01-24-2003, 04:56 PM
i prefer to use PMD's in the summer royal wulffs work great for the brookies in the faster current. wooly buggers work well and any traditional dry fly works
01-28-2003, 06:13 AM
Depends on what time of the year. Check the local flyshops for information. As a rule the elkhair caddis size 16 will work. The key to this river is presentation. The fish see a lot of flies. The less drag the better. FishHawk
Try nymph fishing with a strike indicator, as well. Some nymphs that work virtually everywhere are hare's ear, prince nymph, pheasant tail, and peacock herl body, brown soft hackle that I tie. I prefer beadhead variations of these.
Just adjust the indicator on the leader 1 1/2 to 2 times the depth of the water, and fish as drag-free as possible, mending the line as you would with a dry fly. When the indicator goes down, lift up on the rod, and stand by for action. (yes, you do get occasional snags, but you have to, to catch fish consistently.)
Too many snags, shorten up on the distance from fly to indicator a little.
Easy? Well, yes. Does it work? As a matter of fact, yes. When fish aren't rising to dry flies, use this technique.
01-28-2003, 09:50 AM
Missed this thread earlier. A couple of things that have worked for me on the Farmington are: fishing above or below the TMA's and fishing pocket water in fast stretches. The spots above or below the TMA's get a less pressure from fly fisherman than in the TMA's. So the fish are less likely to know your fly is a fake.

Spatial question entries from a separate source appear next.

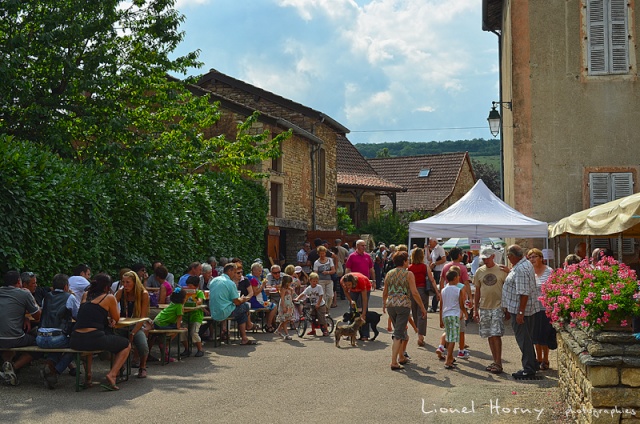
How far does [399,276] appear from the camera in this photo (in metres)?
10.6

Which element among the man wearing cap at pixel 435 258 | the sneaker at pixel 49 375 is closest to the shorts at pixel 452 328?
the sneaker at pixel 49 375

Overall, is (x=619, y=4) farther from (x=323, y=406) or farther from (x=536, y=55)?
(x=323, y=406)

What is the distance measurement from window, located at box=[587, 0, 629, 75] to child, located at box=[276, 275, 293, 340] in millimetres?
8816

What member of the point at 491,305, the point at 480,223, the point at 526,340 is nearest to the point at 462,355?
the point at 491,305

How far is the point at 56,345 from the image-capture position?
9.17 meters

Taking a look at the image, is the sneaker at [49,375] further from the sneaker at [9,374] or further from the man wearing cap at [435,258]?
the man wearing cap at [435,258]

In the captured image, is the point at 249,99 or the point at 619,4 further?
the point at 249,99

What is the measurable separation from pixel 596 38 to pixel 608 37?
26 cm

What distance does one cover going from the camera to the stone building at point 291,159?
27.3 meters

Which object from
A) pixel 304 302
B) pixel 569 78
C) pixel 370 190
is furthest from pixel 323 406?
pixel 370 190

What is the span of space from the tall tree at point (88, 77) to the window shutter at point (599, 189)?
9.36 meters

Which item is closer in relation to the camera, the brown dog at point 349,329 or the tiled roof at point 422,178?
the brown dog at point 349,329

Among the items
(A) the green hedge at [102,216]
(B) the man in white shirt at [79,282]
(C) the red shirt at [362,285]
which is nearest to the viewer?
(A) the green hedge at [102,216]

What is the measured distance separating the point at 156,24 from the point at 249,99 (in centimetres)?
1603
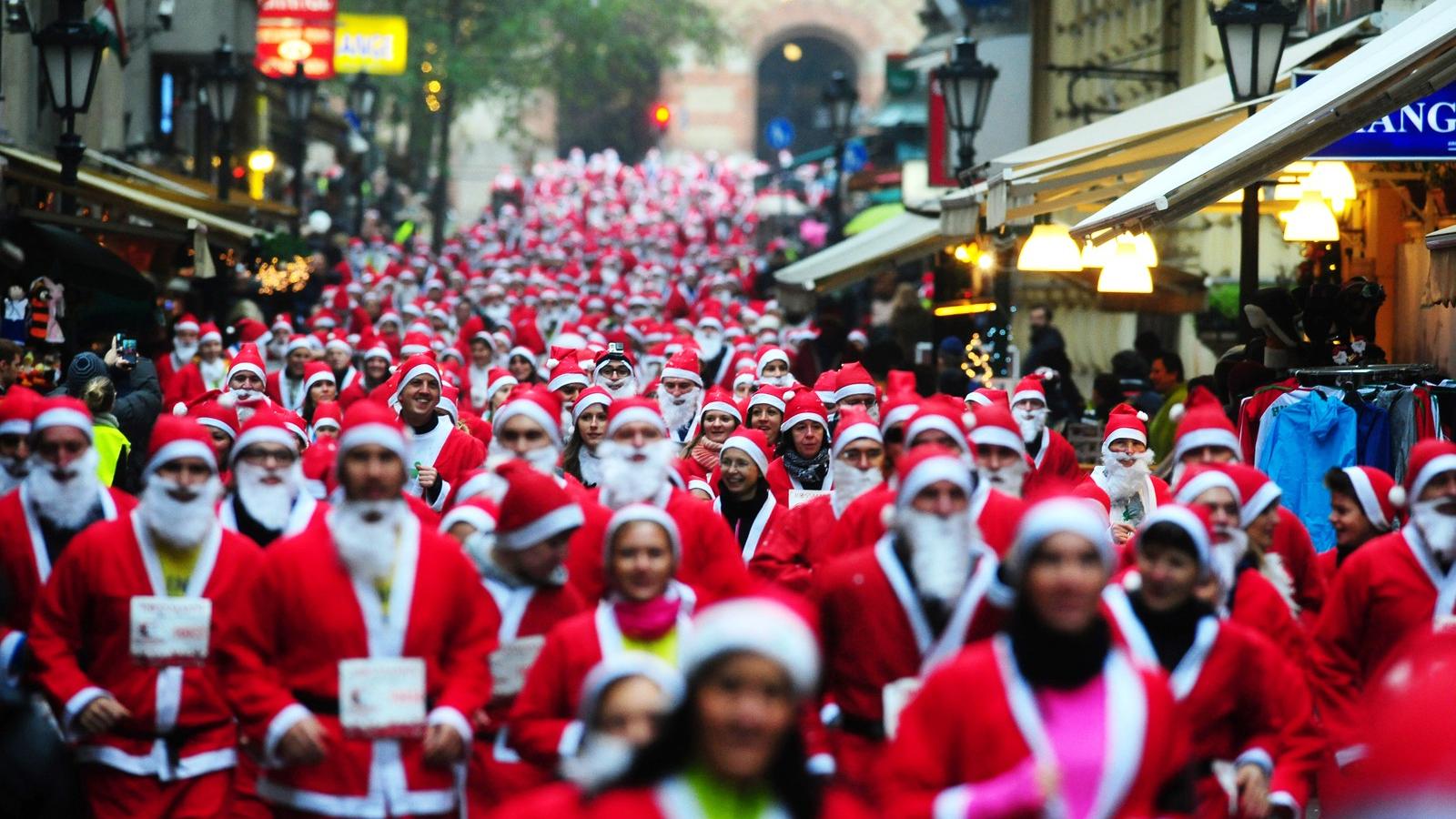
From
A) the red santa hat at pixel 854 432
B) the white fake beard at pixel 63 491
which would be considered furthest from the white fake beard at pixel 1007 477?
the white fake beard at pixel 63 491

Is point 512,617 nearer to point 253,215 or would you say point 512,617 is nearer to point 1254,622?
point 1254,622

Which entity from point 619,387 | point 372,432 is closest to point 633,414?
Result: point 372,432

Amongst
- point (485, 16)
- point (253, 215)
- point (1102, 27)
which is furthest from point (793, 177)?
point (253, 215)

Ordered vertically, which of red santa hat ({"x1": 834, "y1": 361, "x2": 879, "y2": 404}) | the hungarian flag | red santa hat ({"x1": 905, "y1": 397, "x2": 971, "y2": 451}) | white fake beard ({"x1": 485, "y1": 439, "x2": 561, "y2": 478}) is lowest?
white fake beard ({"x1": 485, "y1": 439, "x2": 561, "y2": 478})

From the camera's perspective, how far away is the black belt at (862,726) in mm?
7449

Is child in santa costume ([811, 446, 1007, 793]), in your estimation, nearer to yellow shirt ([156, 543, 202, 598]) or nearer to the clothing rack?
yellow shirt ([156, 543, 202, 598])

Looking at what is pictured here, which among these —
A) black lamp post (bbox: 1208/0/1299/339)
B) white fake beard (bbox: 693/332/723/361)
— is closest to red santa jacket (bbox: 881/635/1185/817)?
black lamp post (bbox: 1208/0/1299/339)

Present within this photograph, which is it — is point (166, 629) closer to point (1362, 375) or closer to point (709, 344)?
point (1362, 375)

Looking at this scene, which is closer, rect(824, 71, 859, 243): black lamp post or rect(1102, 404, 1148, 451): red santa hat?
rect(1102, 404, 1148, 451): red santa hat

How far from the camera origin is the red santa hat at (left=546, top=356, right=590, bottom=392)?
1516 cm

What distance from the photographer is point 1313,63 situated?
709 inches

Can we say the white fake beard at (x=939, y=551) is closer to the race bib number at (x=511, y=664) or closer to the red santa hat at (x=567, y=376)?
the race bib number at (x=511, y=664)

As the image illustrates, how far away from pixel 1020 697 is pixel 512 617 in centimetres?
254

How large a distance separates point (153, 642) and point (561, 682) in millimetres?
1566
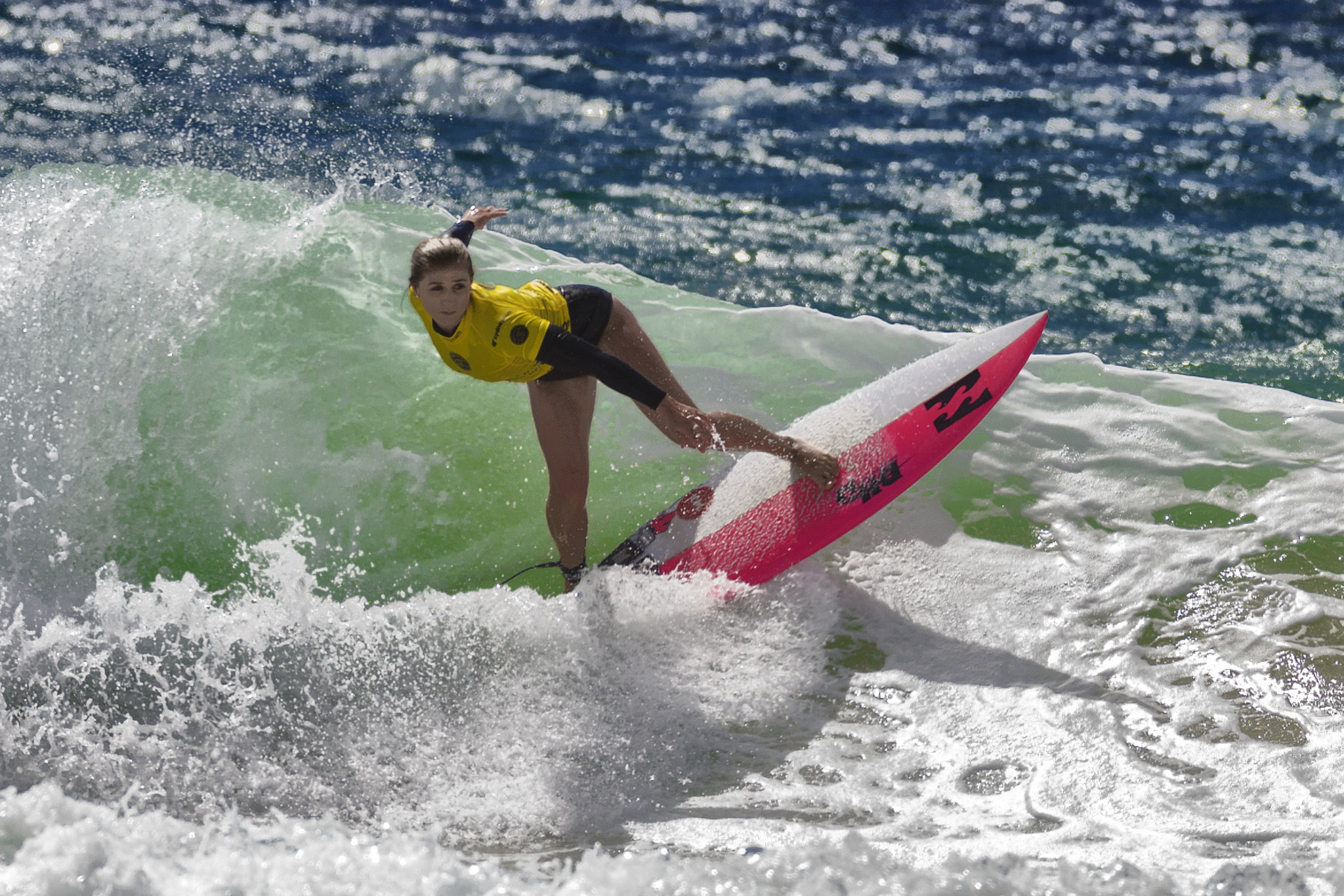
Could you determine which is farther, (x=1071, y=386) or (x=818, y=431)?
(x=1071, y=386)

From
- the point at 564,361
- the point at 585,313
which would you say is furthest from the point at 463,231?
the point at 564,361

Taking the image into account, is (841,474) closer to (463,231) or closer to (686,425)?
(686,425)

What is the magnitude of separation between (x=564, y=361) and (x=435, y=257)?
1.72ft

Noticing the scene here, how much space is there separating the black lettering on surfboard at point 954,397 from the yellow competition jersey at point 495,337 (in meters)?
1.69

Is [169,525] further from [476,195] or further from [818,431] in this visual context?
[476,195]

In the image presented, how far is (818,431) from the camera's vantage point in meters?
4.46

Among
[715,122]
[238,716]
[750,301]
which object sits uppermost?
[715,122]

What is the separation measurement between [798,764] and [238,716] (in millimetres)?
1807

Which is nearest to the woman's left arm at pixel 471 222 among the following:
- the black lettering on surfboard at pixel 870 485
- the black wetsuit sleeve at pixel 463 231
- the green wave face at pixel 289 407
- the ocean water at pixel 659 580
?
the black wetsuit sleeve at pixel 463 231

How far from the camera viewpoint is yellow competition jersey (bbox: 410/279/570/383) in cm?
348

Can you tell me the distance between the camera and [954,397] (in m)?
4.48

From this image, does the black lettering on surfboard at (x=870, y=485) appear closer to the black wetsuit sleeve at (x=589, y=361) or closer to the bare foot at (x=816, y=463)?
the bare foot at (x=816, y=463)

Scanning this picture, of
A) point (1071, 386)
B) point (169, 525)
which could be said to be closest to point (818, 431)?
point (1071, 386)

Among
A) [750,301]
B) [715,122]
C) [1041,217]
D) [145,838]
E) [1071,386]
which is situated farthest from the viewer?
[715,122]
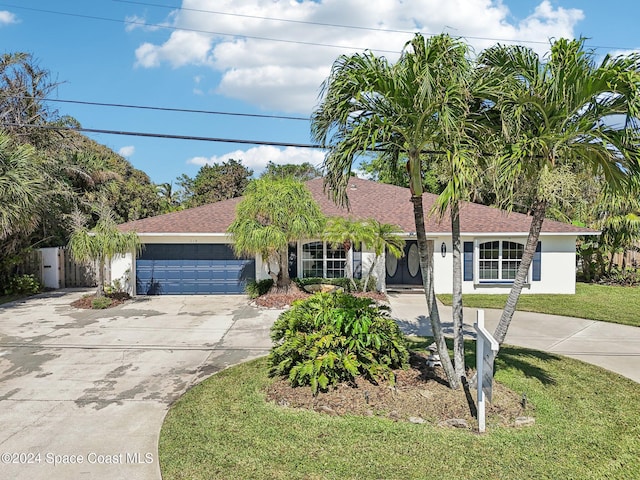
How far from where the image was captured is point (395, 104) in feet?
16.9

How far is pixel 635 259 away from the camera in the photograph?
18.8 meters

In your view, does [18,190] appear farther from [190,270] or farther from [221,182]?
[221,182]

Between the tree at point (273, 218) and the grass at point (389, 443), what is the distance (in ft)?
22.8

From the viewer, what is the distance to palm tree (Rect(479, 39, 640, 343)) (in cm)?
481

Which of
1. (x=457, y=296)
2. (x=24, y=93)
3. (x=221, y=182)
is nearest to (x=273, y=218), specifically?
(x=457, y=296)

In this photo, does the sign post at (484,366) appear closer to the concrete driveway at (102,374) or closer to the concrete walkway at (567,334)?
the concrete driveway at (102,374)

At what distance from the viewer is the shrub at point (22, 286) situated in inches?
599

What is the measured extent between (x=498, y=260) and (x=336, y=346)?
38.4 ft

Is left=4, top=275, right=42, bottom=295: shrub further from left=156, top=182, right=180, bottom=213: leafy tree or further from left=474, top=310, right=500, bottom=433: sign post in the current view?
left=156, top=182, right=180, bottom=213: leafy tree

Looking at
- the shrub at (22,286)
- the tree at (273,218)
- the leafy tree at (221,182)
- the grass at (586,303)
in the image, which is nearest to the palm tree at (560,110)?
the grass at (586,303)

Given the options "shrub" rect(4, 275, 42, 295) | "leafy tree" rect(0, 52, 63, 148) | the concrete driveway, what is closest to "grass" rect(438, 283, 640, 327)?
the concrete driveway

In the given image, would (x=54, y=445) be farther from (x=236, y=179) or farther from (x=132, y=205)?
(x=236, y=179)

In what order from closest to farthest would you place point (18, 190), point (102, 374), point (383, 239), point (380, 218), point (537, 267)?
point (102, 374) → point (18, 190) → point (383, 239) → point (537, 267) → point (380, 218)

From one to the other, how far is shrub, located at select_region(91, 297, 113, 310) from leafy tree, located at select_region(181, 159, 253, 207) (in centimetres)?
2204
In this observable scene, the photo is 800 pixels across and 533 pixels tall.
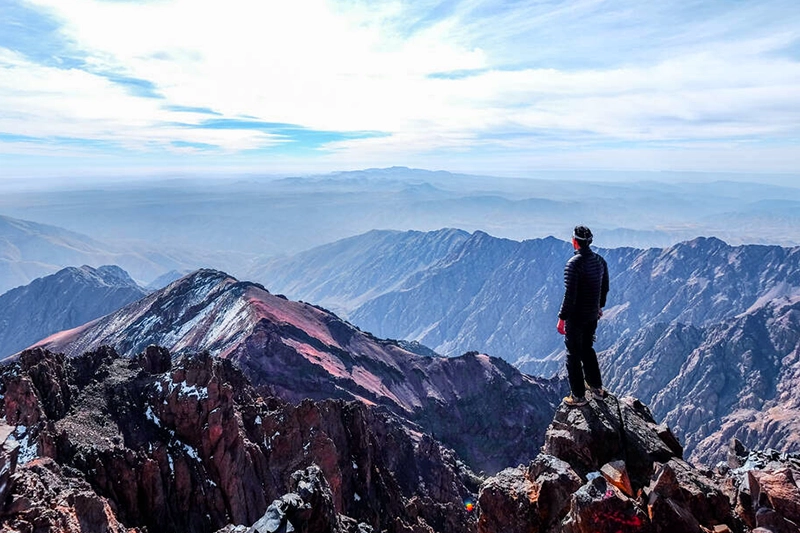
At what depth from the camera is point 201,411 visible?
1825 inches

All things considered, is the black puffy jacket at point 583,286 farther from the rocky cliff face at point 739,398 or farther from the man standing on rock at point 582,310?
the rocky cliff face at point 739,398

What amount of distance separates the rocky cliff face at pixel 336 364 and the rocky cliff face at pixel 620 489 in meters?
80.9

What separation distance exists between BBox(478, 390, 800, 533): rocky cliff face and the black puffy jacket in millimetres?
2583

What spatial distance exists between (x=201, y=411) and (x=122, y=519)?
11645 millimetres

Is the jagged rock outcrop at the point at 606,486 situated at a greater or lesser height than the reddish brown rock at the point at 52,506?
greater

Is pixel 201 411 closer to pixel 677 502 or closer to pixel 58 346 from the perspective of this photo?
pixel 677 502

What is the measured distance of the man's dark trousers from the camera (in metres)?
15.5

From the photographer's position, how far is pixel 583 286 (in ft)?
49.8

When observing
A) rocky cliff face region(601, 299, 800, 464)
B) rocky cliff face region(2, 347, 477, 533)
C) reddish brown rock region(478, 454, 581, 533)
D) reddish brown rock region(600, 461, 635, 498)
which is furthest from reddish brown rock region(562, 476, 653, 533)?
rocky cliff face region(601, 299, 800, 464)

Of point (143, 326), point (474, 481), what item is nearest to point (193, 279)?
point (143, 326)

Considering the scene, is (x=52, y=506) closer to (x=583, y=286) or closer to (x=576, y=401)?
(x=576, y=401)

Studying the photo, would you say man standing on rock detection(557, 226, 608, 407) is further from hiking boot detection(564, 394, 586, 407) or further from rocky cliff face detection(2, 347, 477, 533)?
rocky cliff face detection(2, 347, 477, 533)

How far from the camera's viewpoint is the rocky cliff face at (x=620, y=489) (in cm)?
1208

Fishing the pocket water covers up a multitude of angler sins. The noise of the river drowns out any noise from poor wading and the fast water makes a fish to think fast if it is to eat. Put your fly on the seams between fast & slow water around rocks. If you pursue this approach you will need a wading staff and felt sole boots at a minimum to be safe wading. A life preserver is a usefull adition. I've taken some unplanned swims in the Farmington and that water feels cold no matter what season.
There are some good shops near the river, they can give you good advice on what flys to use.
01-28-2003, 04:42 PM
there's this one spot that i love but i won't tell you where it is. there is a man made structure that makes a large pool for the fingerling trout just ahead of it is a 3' riffle i have caught many trophy size trout is this riffle . the current isn't fast the surface is very rough like little mountain peaks and the trout can't see the flies too well so they aren't as picky. just down stream of that spot there is a nice pool created by some large rock where the big boys hang out really close to a beaver dam. get hung up alot but the fish are big.